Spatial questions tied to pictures

· · · · ·

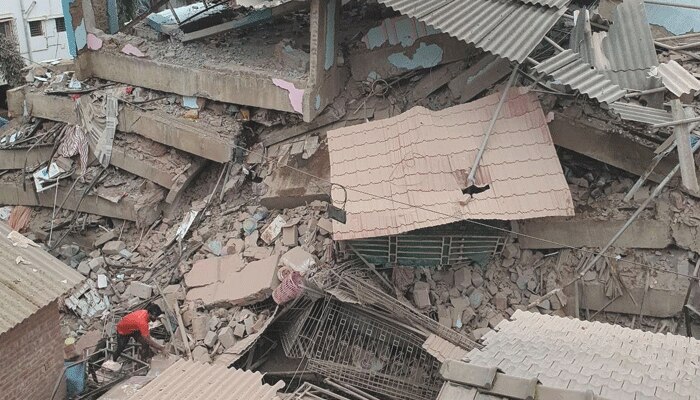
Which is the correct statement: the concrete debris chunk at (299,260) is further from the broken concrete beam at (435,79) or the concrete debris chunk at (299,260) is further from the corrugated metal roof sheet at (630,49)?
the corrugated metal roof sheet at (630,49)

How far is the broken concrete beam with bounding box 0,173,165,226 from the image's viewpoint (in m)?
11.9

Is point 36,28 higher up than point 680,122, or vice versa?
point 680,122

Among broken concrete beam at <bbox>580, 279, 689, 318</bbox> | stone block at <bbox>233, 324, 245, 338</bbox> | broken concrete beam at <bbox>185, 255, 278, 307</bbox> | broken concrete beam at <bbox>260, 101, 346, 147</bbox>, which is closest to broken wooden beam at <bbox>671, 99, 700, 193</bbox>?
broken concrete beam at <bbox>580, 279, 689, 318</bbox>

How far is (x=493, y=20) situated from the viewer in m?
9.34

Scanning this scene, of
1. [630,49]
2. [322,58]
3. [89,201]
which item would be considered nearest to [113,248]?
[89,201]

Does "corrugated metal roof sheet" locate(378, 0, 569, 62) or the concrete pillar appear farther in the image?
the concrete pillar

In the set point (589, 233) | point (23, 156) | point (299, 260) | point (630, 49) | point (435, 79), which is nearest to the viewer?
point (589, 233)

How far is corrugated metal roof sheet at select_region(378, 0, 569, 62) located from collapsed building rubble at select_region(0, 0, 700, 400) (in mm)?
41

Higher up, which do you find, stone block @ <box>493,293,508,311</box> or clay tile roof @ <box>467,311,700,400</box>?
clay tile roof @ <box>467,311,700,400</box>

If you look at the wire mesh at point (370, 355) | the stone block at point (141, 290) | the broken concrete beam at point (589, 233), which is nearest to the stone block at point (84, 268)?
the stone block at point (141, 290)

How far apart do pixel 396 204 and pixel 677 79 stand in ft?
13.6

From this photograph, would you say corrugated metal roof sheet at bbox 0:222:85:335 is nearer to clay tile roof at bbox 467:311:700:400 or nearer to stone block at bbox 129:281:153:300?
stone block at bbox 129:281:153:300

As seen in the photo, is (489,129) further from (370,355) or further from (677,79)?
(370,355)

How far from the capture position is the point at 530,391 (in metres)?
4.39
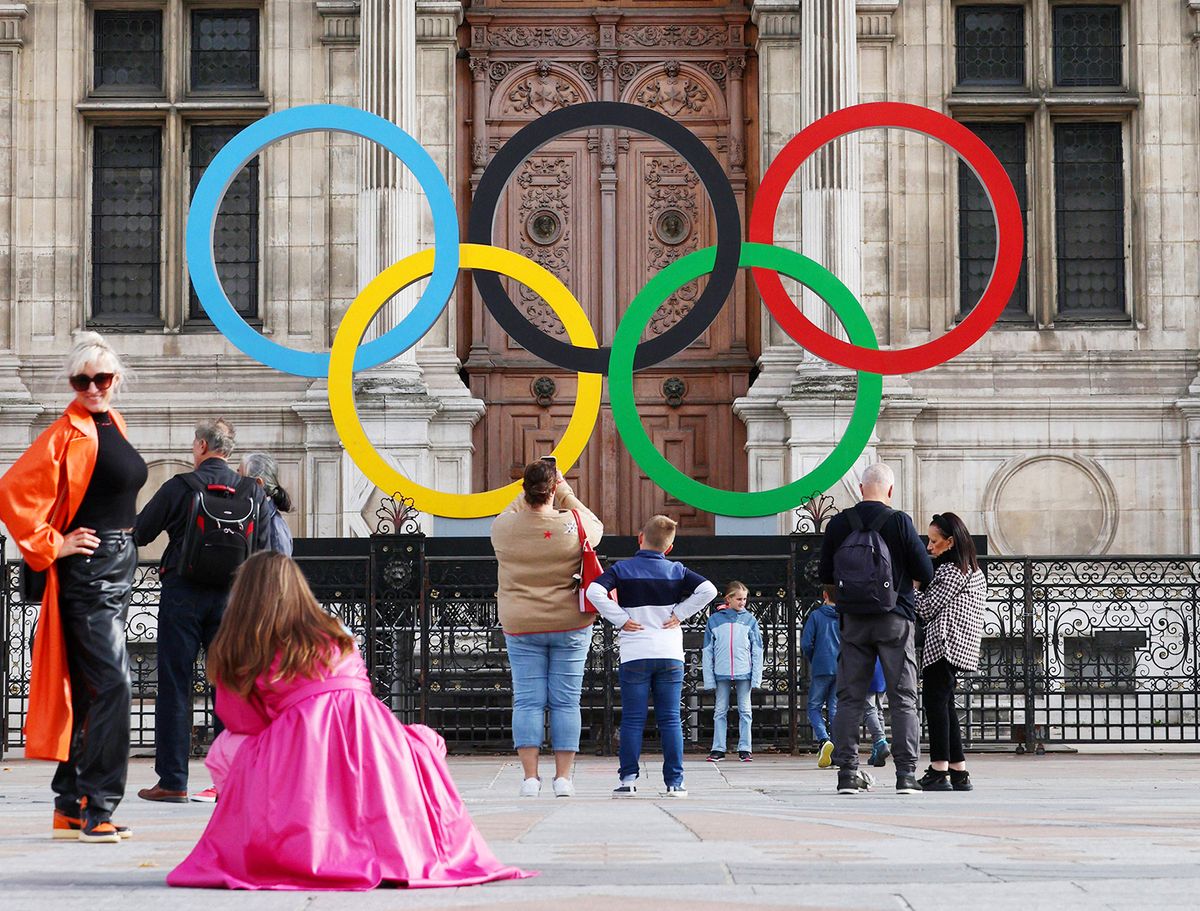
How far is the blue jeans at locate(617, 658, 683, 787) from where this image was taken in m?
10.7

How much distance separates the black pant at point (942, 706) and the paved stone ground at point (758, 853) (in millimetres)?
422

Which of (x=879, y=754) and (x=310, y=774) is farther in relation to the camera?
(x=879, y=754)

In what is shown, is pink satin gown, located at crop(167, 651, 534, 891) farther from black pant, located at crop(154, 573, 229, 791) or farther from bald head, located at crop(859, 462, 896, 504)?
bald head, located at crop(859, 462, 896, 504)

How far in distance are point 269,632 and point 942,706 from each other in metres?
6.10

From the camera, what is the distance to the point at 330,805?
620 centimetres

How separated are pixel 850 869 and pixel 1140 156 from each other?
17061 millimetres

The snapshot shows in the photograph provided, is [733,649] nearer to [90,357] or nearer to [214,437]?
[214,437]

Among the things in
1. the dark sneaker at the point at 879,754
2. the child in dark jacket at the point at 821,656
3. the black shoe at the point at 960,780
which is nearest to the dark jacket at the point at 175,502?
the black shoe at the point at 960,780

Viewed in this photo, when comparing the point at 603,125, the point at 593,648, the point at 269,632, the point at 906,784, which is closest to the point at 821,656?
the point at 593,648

· · · · ·

» **WHAT IS EXPECTED**
From the line with "How far in distance" to the last line of the material, give every line again exactly, and only those lines.

» **SOLUTION TO THIS PROBLEM**
How far in distance are point 269,632 and point 942,706 from each other in metres?
6.10

From the camera, what is the distance to the point at 330,805?
620 centimetres

How separated are pixel 850 869 and pixel 1140 156 from each other?
17061 millimetres

The snapshot shows in the photograph provided, is [733,649] nearer to [90,357] or nearer to [214,437]?
[214,437]

Among the things in
1. the dark sneaker at the point at 879,754
2. the child in dark jacket at the point at 821,656
3. the black shoe at the point at 960,780
which is nearest to the dark jacket at the point at 175,502?
the black shoe at the point at 960,780

Viewed in this photo, when comparing the point at 603,125, the point at 593,648, the point at 269,632, the point at 906,784, which is closest to the point at 821,656?
the point at 593,648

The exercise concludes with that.